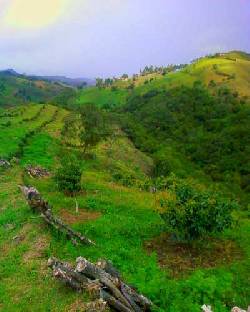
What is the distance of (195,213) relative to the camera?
25781mm

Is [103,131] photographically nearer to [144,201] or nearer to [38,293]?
[144,201]

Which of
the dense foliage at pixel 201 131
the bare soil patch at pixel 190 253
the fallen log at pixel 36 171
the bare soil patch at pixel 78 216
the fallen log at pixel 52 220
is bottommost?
the dense foliage at pixel 201 131

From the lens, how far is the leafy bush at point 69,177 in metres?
36.2

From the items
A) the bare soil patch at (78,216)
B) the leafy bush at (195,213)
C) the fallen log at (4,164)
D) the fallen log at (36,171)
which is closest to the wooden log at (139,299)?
the leafy bush at (195,213)

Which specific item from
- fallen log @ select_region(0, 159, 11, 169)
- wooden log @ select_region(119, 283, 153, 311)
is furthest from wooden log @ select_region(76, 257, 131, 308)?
fallen log @ select_region(0, 159, 11, 169)

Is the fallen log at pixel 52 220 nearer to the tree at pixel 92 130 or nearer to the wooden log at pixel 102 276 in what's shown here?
the wooden log at pixel 102 276

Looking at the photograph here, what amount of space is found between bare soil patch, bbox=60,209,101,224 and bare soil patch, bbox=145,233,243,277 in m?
4.76

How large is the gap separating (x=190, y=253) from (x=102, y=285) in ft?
30.6

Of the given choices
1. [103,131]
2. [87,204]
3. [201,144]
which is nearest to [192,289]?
[87,204]

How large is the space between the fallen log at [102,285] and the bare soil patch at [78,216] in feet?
34.3

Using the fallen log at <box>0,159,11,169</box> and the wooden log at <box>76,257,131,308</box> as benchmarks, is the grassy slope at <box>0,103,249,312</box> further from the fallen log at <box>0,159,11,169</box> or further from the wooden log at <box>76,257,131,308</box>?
the fallen log at <box>0,159,11,169</box>

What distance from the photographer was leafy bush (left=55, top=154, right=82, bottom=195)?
119 feet

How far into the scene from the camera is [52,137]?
7544cm

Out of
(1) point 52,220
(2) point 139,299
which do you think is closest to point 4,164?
(1) point 52,220
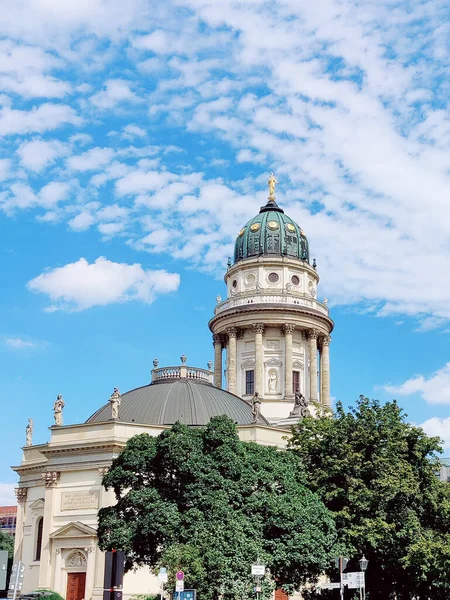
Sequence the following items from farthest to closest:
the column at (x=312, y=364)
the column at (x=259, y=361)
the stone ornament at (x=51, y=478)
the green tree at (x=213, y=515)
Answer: the column at (x=312, y=364) → the column at (x=259, y=361) → the stone ornament at (x=51, y=478) → the green tree at (x=213, y=515)

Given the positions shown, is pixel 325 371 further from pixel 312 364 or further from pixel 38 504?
pixel 38 504

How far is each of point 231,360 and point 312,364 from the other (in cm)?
722

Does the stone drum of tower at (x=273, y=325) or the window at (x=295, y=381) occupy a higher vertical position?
the stone drum of tower at (x=273, y=325)

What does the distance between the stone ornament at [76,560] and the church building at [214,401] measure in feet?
0.20

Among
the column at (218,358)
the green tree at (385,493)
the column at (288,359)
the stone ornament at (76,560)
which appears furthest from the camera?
the column at (218,358)

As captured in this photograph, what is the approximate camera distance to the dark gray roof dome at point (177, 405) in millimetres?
56375

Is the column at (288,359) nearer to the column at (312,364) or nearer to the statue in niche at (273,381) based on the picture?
the statue in niche at (273,381)

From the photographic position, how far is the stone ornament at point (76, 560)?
51469 mm

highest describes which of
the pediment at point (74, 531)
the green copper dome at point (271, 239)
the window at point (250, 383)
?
the green copper dome at point (271, 239)

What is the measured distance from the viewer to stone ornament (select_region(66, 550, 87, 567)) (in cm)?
5147

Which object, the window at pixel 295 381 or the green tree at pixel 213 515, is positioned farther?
the window at pixel 295 381

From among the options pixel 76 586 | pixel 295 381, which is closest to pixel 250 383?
pixel 295 381

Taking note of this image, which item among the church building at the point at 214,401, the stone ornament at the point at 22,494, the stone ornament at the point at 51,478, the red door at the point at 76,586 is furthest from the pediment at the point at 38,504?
the red door at the point at 76,586

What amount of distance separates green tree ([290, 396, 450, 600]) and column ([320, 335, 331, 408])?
26.9 m
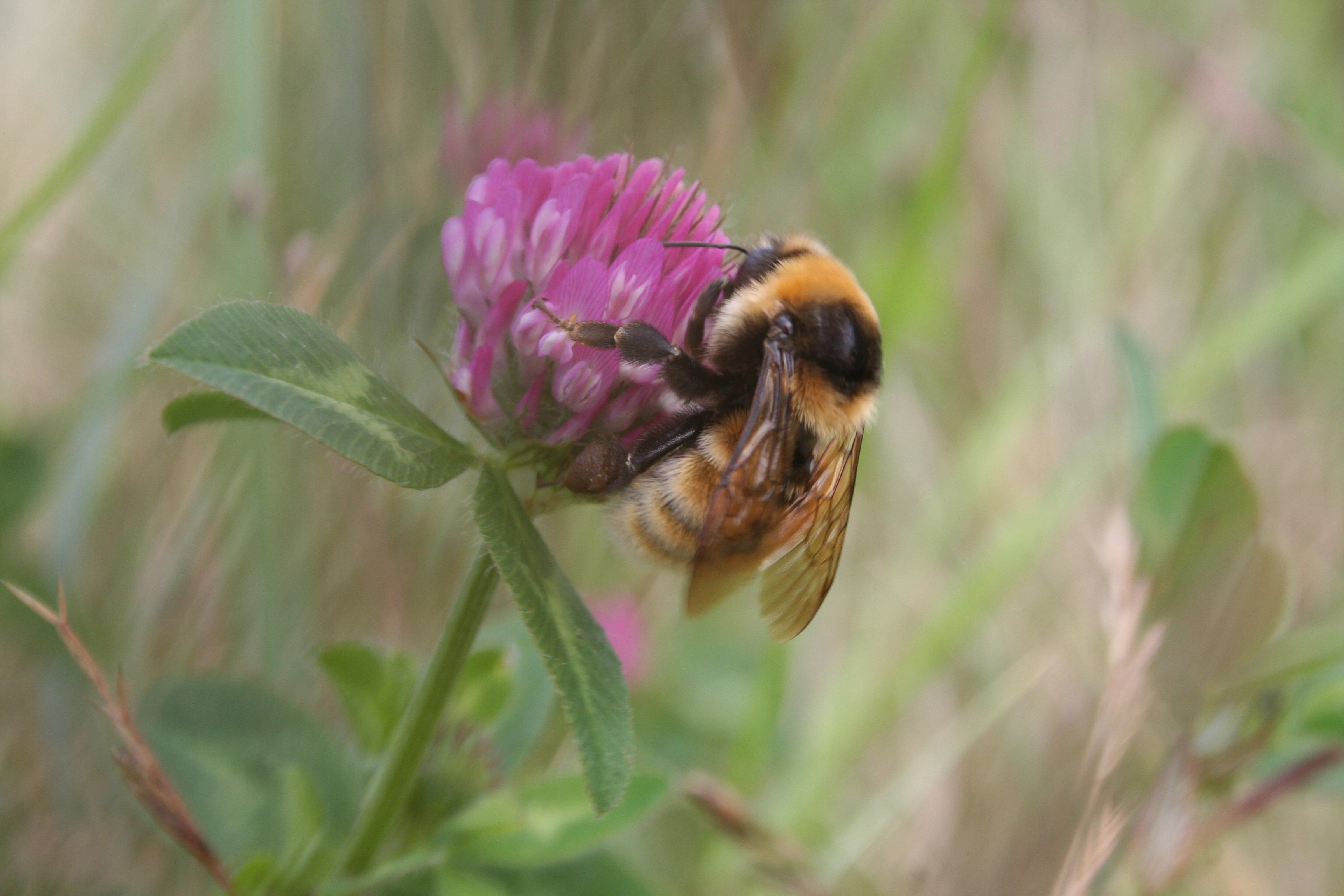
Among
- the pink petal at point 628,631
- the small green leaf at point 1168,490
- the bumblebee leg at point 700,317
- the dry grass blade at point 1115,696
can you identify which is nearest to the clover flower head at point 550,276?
the bumblebee leg at point 700,317

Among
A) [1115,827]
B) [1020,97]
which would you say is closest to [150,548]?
[1115,827]

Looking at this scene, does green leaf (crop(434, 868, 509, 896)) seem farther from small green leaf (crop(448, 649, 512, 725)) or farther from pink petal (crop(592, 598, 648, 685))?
pink petal (crop(592, 598, 648, 685))

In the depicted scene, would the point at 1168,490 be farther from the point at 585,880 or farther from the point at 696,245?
the point at 585,880

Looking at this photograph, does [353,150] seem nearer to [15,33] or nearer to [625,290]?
[625,290]

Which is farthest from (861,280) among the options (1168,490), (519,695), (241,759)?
(241,759)

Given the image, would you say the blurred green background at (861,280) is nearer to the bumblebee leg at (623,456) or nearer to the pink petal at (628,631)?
the pink petal at (628,631)

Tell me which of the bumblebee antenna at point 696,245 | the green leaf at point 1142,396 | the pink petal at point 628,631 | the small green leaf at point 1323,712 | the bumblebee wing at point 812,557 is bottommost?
the pink petal at point 628,631

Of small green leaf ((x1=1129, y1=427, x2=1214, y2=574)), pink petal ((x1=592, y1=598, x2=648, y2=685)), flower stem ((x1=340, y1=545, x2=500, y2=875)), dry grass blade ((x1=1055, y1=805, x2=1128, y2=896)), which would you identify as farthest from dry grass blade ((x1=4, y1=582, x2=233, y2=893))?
small green leaf ((x1=1129, y1=427, x2=1214, y2=574))
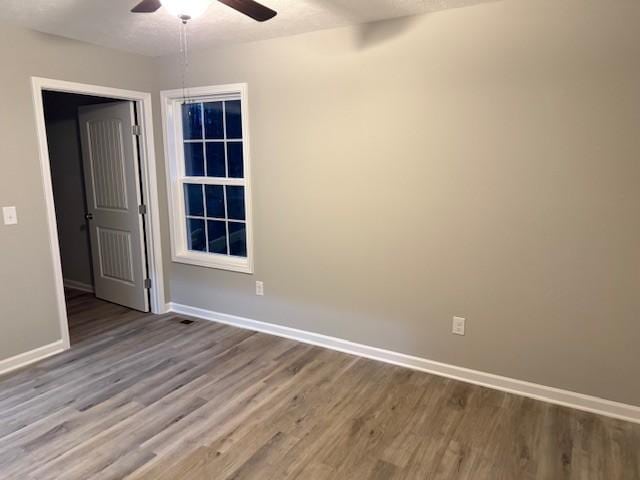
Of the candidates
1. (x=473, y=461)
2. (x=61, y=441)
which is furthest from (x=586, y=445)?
(x=61, y=441)

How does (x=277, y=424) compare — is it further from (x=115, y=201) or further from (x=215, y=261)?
(x=115, y=201)

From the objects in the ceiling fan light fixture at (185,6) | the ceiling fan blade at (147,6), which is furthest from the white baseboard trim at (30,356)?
the ceiling fan light fixture at (185,6)

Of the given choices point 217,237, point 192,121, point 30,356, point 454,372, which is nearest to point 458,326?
point 454,372

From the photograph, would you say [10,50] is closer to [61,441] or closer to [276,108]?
[276,108]

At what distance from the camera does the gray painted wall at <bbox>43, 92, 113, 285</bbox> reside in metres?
4.60

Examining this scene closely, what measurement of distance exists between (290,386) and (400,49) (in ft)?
7.78

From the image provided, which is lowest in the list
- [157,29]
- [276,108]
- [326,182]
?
[326,182]

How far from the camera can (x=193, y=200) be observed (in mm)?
4156

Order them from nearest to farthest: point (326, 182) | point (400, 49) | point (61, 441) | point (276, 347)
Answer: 1. point (61, 441)
2. point (400, 49)
3. point (326, 182)
4. point (276, 347)

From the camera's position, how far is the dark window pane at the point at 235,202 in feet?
12.5

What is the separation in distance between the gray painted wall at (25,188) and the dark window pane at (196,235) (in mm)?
1256

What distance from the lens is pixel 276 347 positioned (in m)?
3.46

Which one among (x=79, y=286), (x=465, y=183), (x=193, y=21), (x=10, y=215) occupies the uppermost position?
(x=193, y=21)

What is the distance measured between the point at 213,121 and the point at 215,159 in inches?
13.4
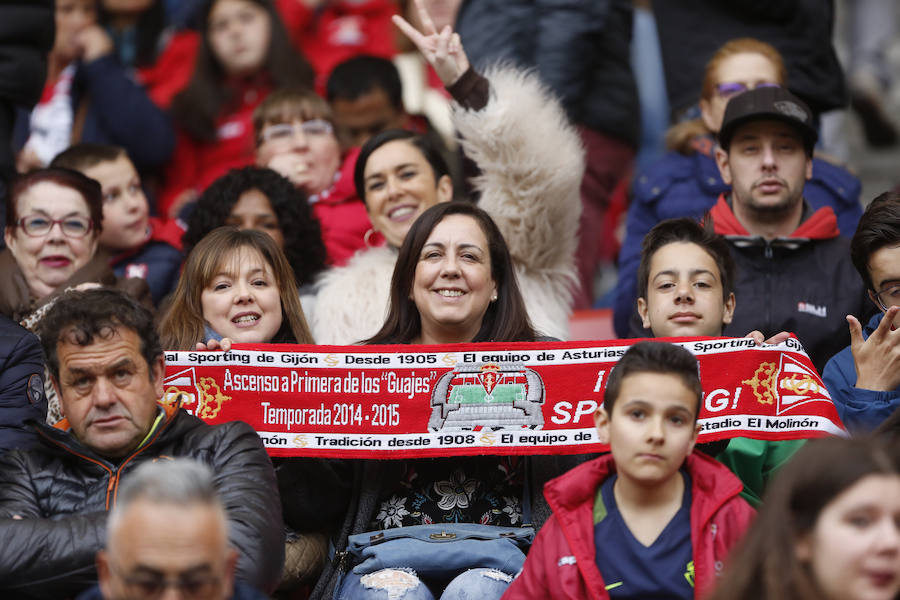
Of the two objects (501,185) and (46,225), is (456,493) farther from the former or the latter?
(46,225)

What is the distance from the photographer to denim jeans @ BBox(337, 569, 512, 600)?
15.3 feet

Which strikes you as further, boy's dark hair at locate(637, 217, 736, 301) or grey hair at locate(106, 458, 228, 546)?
boy's dark hair at locate(637, 217, 736, 301)

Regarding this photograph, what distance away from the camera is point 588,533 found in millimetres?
4363

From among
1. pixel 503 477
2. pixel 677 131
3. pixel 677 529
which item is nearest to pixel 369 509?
pixel 503 477

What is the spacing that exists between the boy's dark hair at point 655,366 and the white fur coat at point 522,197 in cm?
188

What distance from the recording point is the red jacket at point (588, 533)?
14.0ft

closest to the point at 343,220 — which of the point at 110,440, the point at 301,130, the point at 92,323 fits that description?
the point at 301,130

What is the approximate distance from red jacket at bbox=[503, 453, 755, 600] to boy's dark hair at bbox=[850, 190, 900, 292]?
135cm

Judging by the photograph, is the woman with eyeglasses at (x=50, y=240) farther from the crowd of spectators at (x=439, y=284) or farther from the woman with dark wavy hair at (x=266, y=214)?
the woman with dark wavy hair at (x=266, y=214)

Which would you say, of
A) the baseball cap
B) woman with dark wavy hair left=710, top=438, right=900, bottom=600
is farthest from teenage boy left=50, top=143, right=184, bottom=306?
woman with dark wavy hair left=710, top=438, right=900, bottom=600

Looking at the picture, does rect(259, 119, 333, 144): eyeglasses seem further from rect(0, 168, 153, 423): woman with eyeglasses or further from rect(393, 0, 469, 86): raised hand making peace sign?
rect(0, 168, 153, 423): woman with eyeglasses

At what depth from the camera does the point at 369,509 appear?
5.18 m

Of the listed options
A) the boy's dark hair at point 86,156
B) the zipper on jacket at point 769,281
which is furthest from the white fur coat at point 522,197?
the boy's dark hair at point 86,156

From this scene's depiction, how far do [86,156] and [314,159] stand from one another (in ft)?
3.93
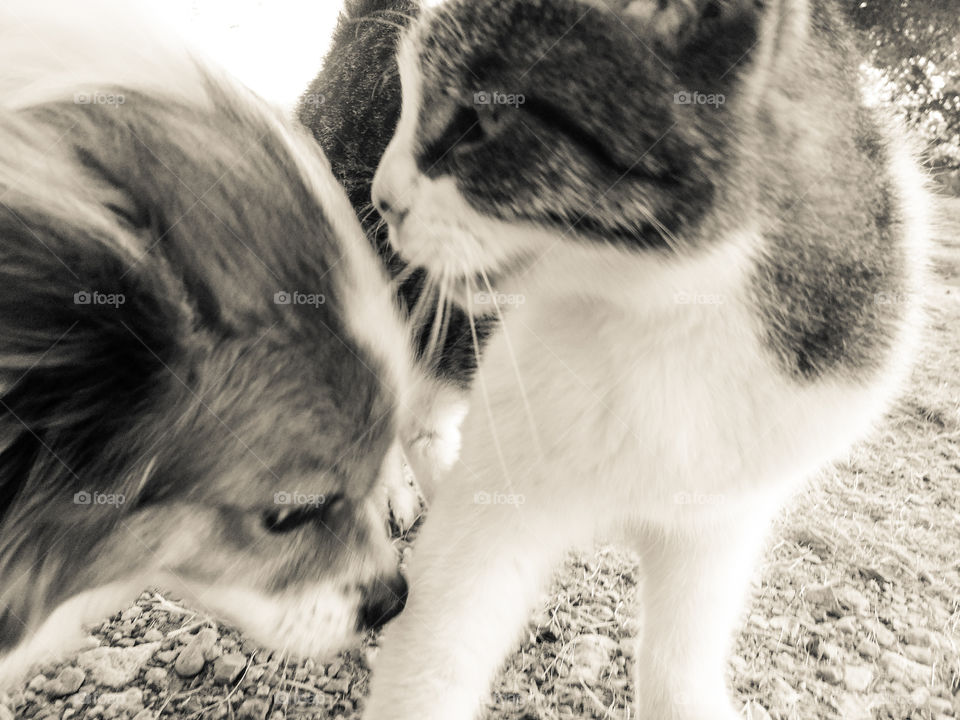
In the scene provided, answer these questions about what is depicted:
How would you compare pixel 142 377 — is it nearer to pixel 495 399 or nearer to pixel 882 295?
pixel 495 399

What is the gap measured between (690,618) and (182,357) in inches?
30.7

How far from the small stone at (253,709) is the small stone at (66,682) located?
249mm

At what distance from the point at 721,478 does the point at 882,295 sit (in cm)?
28

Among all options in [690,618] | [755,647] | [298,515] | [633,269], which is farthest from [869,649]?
[298,515]

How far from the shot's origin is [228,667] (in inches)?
44.8

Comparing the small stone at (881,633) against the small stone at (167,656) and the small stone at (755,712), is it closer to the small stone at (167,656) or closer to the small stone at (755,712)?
the small stone at (755,712)

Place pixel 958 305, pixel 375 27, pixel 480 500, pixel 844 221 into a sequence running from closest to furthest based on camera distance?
pixel 844 221, pixel 480 500, pixel 375 27, pixel 958 305

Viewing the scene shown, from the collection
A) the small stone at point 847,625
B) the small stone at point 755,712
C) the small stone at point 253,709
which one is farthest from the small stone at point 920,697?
the small stone at point 253,709

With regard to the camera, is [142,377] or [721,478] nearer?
[142,377]

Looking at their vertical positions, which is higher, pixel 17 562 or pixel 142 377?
pixel 142 377

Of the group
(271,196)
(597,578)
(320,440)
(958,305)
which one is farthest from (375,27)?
(958,305)

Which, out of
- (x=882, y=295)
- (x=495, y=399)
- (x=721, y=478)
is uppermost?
(x=882, y=295)

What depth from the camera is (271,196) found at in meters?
0.70

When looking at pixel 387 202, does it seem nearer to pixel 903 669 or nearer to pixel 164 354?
pixel 164 354
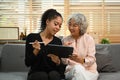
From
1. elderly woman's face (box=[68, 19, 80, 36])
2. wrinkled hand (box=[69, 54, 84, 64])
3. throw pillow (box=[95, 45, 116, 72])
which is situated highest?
elderly woman's face (box=[68, 19, 80, 36])

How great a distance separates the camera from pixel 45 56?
2.18m

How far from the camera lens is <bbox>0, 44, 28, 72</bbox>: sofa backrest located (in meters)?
2.80

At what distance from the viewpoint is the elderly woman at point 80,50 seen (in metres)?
2.29

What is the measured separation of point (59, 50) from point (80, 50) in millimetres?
432

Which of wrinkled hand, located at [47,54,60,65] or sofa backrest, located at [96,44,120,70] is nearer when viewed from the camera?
wrinkled hand, located at [47,54,60,65]

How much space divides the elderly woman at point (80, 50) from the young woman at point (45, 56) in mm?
110

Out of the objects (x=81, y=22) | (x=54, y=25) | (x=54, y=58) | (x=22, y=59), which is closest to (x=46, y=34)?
(x=54, y=25)

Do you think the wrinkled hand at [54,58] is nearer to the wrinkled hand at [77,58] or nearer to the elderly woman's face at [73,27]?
the wrinkled hand at [77,58]

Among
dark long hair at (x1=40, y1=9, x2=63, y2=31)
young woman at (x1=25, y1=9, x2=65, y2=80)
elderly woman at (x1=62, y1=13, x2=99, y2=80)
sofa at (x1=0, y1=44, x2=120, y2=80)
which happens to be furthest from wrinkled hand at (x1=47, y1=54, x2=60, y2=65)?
sofa at (x1=0, y1=44, x2=120, y2=80)

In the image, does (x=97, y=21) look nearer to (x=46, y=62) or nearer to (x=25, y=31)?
(x=25, y=31)


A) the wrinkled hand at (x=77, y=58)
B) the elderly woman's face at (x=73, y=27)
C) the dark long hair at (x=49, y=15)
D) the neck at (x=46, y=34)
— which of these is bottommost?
the wrinkled hand at (x=77, y=58)

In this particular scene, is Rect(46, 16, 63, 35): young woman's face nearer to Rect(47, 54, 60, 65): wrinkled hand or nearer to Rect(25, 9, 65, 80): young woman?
Rect(25, 9, 65, 80): young woman

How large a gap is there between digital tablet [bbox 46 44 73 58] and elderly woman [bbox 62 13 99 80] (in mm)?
175

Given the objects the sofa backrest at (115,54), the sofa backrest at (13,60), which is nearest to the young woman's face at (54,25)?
the sofa backrest at (13,60)
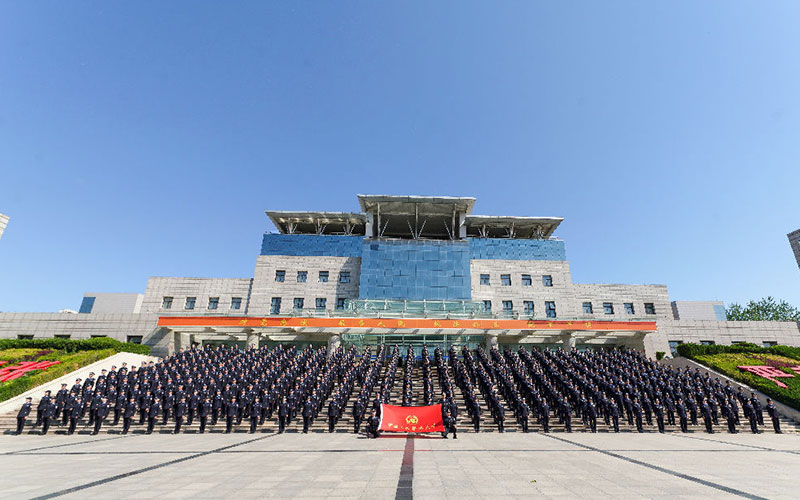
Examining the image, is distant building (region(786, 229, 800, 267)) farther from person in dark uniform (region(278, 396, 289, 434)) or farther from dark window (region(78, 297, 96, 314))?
dark window (region(78, 297, 96, 314))

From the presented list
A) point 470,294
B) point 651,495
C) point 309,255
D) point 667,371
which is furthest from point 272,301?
point 651,495

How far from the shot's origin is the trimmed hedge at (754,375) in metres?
Answer: 17.3

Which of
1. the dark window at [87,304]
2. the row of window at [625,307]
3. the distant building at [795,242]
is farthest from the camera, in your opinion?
the dark window at [87,304]

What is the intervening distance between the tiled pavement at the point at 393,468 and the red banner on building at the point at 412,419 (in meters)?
0.71

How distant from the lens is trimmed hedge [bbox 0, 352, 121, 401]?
16094 millimetres

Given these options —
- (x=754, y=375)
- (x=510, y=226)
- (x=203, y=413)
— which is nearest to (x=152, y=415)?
(x=203, y=413)

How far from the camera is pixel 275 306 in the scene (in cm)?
3441

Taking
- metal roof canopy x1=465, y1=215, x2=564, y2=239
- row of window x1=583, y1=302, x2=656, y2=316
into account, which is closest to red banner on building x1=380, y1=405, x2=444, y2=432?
row of window x1=583, y1=302, x2=656, y2=316

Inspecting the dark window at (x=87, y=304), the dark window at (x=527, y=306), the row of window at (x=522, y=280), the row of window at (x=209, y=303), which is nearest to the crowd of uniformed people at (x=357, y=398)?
the dark window at (x=527, y=306)

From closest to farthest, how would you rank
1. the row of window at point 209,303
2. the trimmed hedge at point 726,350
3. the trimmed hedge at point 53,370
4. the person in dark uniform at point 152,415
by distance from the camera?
the person in dark uniform at point 152,415, the trimmed hedge at point 53,370, the trimmed hedge at point 726,350, the row of window at point 209,303

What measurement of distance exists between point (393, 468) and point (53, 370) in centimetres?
2115

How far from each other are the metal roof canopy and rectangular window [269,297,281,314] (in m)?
22.0

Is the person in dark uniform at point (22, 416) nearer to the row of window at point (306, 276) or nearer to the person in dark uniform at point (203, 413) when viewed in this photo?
the person in dark uniform at point (203, 413)

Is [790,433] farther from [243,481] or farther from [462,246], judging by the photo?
[462,246]
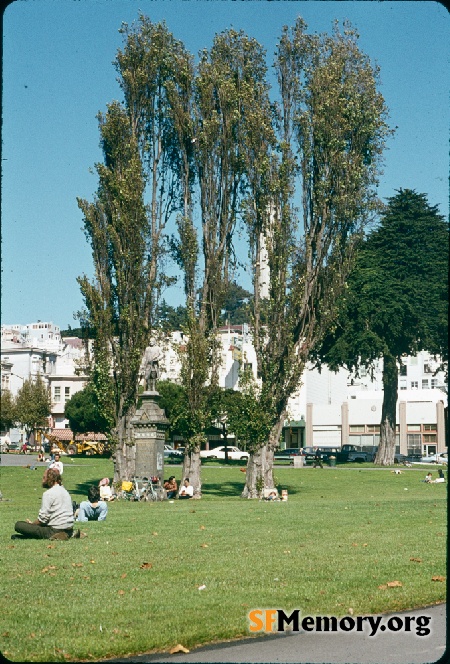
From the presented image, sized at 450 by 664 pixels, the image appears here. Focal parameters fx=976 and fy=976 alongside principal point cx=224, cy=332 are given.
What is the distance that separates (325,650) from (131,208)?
Result: 101 ft

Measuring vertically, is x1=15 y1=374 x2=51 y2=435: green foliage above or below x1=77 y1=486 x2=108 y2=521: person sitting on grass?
above

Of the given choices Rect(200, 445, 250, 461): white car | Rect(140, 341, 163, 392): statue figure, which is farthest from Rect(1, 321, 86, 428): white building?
Rect(140, 341, 163, 392): statue figure

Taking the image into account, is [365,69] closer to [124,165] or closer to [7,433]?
[124,165]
• • • •
- Aim: Take the line containing "What measurement of distance exists between point" and all lines after it to the end of the data above, and reproduce them exactly, leaving out pictures. Nothing else belongs in the copy.

- Solution to this exercise:
What measurement of distance exists between point (393, 468) and point (53, 370) in centimetres?
2115

How far from each other are the metal roof canopy and rectangular window [269,297,281,314] (in m)?
22.0

Is the person in dark uniform at point (22, 416) nearer to the row of window at point (306, 276) or nearer to the person in dark uniform at point (203, 413) when viewed in this photo?
the person in dark uniform at point (203, 413)

Is [790,433] farther from [243,481] or farther from [462,246], judging by the photo?
[462,246]
From the presented image, sized at 450 by 664 pixels, the image appears here. Focal parameters fx=976 and fy=976 alongside principal point cx=224, cy=332 are given.
What is the distance that separates (325,650) from (131,208)?
Result: 101 ft

Measuring vertically, is x1=15 y1=374 x2=51 y2=435: green foliage above or below x1=77 y1=486 x2=108 y2=521: person sitting on grass?
above

Of the given choices Rect(200, 445, 250, 461): white car | Rect(140, 341, 163, 392): statue figure, which is farthest from Rect(1, 321, 86, 428): white building?
Rect(140, 341, 163, 392): statue figure

Taking the image into account, is [365,69] closer to [124,165] or closer to [7,433]?
[124,165]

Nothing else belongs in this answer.